Approach and Methodology
Researchers of the Molecular Bioesensor and Imaging Center (MBIC) at CMU have recently developed quantum dots, or nanoparticles of various semiconductor materials, capable of having measurable x-ray contrast in conventional CT scanners as well as infrared fluorescence. Due to their small size, stability under physiological conditions, and our ability to functionalize their surfaces with biointeractive molecules; internalized nanoparticles provide a large signal which can be measured noninvasively without interfering with cell biology. However, these novel particles need to be validated in live models and optimized for fluorescence and x-ray absorbance before they can become a marketable, conventional tool for stem cell research. In this research, novel nanoparticles developed by MBIC will be validated for tracking of stem cell location and differentiative fate in live small-animal studies.

With co-advisor expertise of Marcel Bruchez in quantum dot development for imaging applications and Phil Campbell in the application of quantum dots in various tissue-engineering models, I will investigate this novel research toolset with the following approach. Novel nanoparticles will be calibrated for CT and fluorescence across a range of concentrations, and in a variety of formats or “phantoms.” These phantoms include solutions, gels, cells in vitro, and engineered tissue scaffold implanted subcutaneously in mice. After calibration, properties of the nanoparticles must be optimized for performance. Such properties are interdependent, and include per particle contrast, per particle fluorescence, cellular uptake efficiency, and toxicity in vitro and in vivo. To improve contrast, particle size can be increased; however particle size is limited by the restraints of cellular uptake biology. To improve fluorescence, fluorescent dyes such as cyanine can be conjugated to these novel nanoparticles, also allowing for flexibility in imaging setup. The safety of these nanoparticles for in vivo applications needs to be assessed, and assays will be conducted in vitro to observe the effect of particle uptake on cell biology. The nanoparticles that will be used for studies during this fellowship are of two basic types—the traditional CdSe nanoparticles available commercially, which have some significant safety considerations in clinical application, and recently discovered and prepared novel nanoparticles prepared by Dr. Bruchez’s group, which have substantially lower potential toxicity concerns. We will assess both of these materials in a variety of formats for effects on cell proliferation, apoptosis, and differentiation using a combination of biochemical methods and time-lapse microscopic imaging methods. A collaborative effort with Dr. Bruno Peault of the Stem Cell Research Center at Children’s Hospital of Pittsburgh will be taken to apply this toolset to answer clinically relevant questions regarding stem cells in vitro and in vivo.

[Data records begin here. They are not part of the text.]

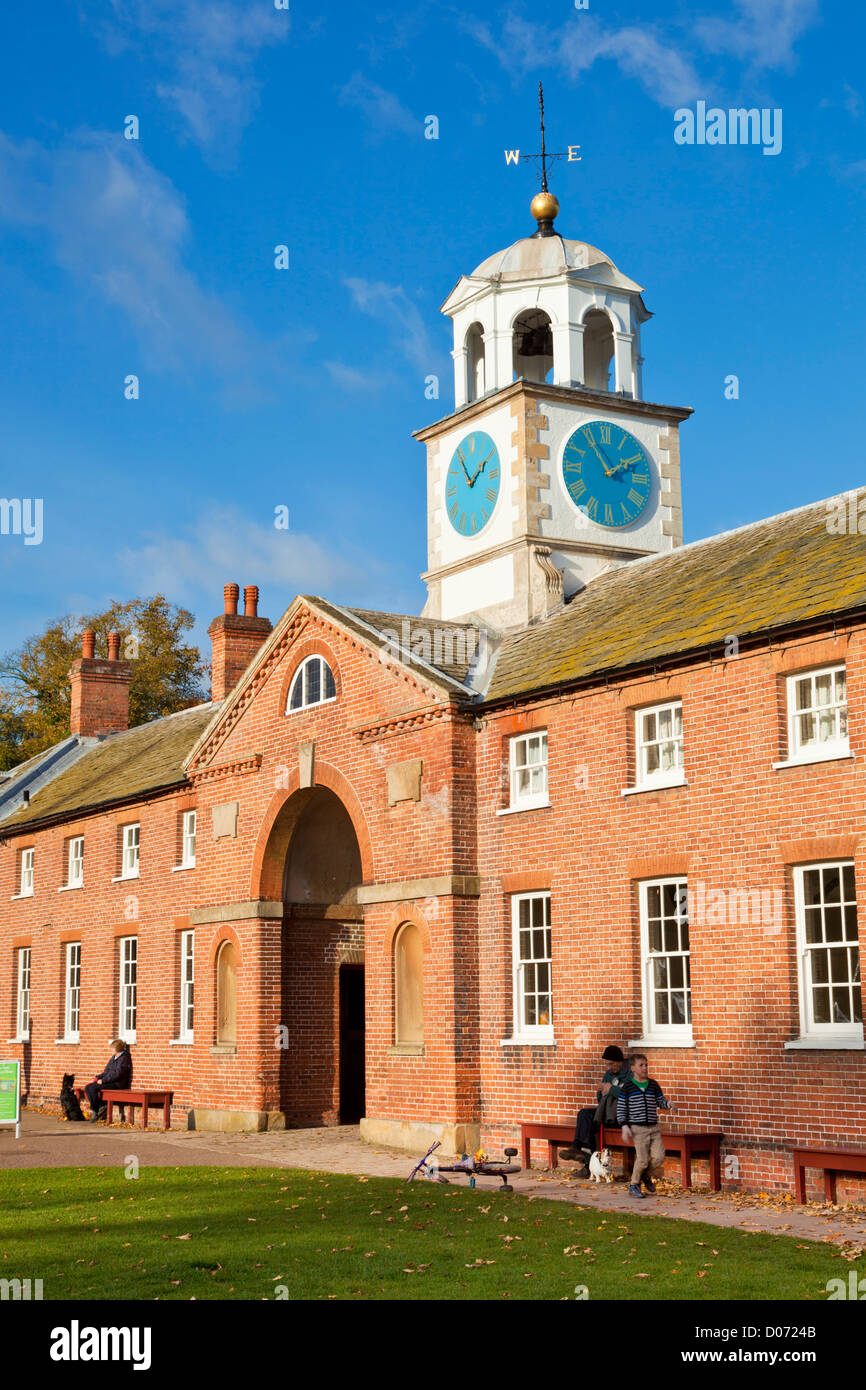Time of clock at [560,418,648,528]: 1:54
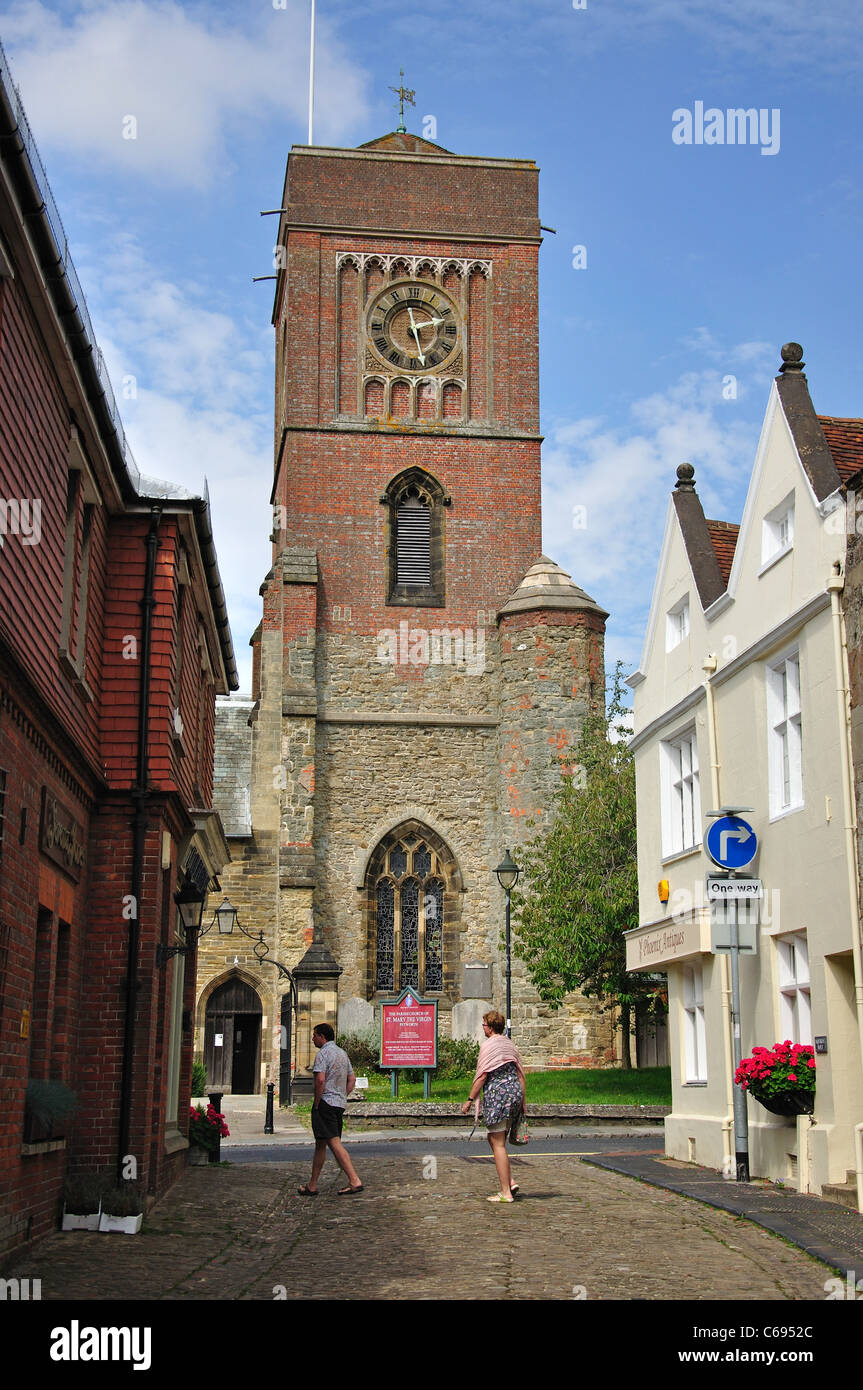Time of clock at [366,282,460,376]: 2:27
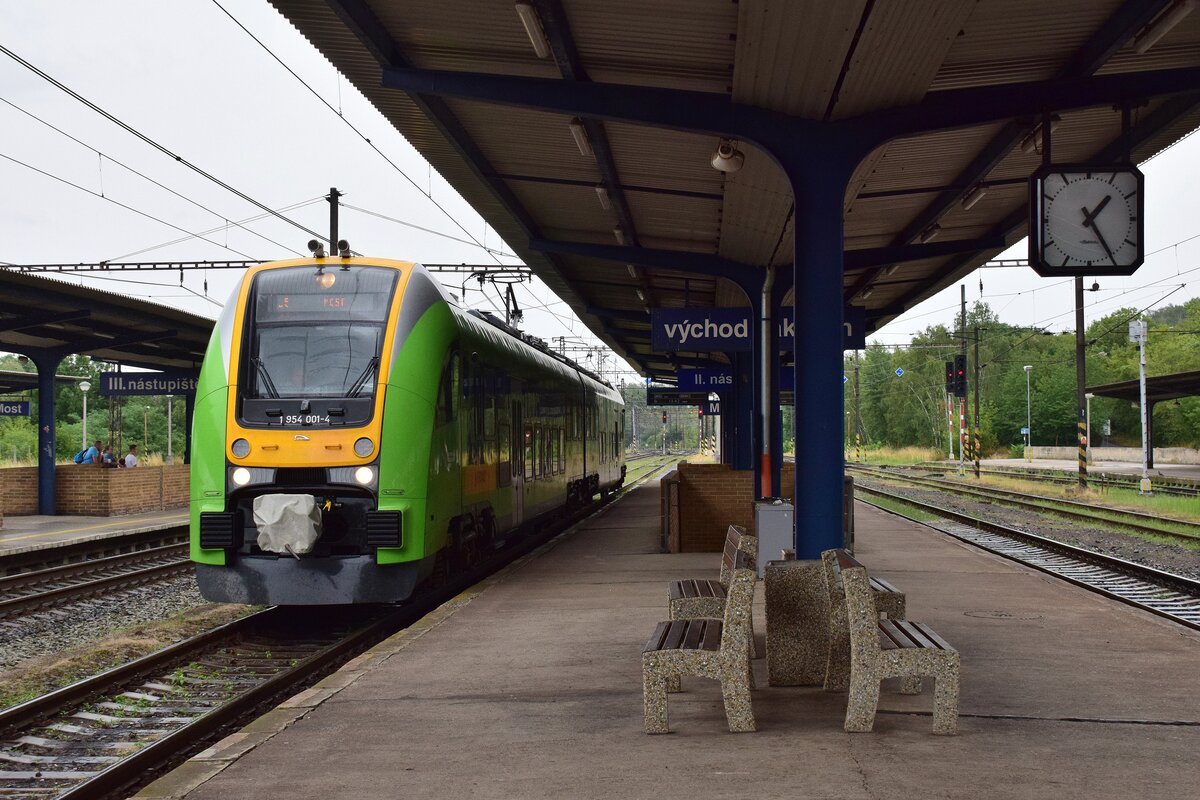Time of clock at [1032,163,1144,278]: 1:24
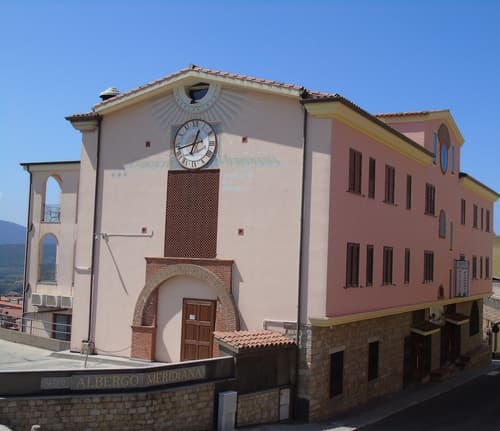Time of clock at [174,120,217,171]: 12:42
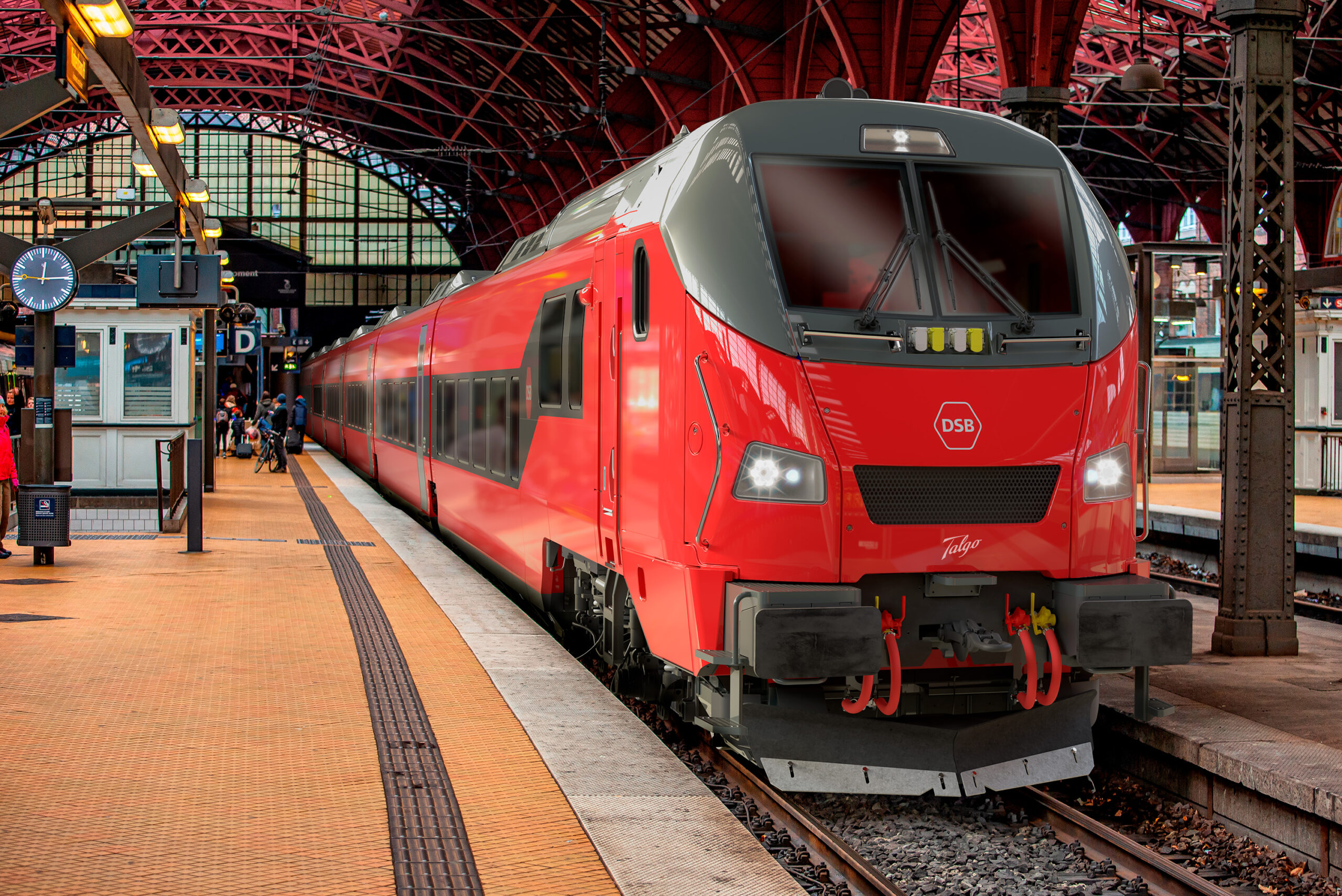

Additionally, this research will develop methods to quantify the cellular uptake of nanoparticles, which will add significantly to the state-of-the-art. Currently, there is no method for determining the number of particles taken per cell. Without this value, optimizing a toolset for tracing stem cell fate will be difficult; literature speculates that nanoparticles are divided between daughter cells during mitosis, and potentially lost or transferred in solution after apoptosis. It is essential to understand these processes quantitatively to develop a more broadly applicable toolset for tracking cell fate and history in relevant clinical model systems. We will develop analytical and quantitative methods based on elemental analysis of digested cells, and establish correlations between these labor intensive and destructive methods and more practical methods that can be easily implemented in routine cell-biology experimentation, such as flow cytometry.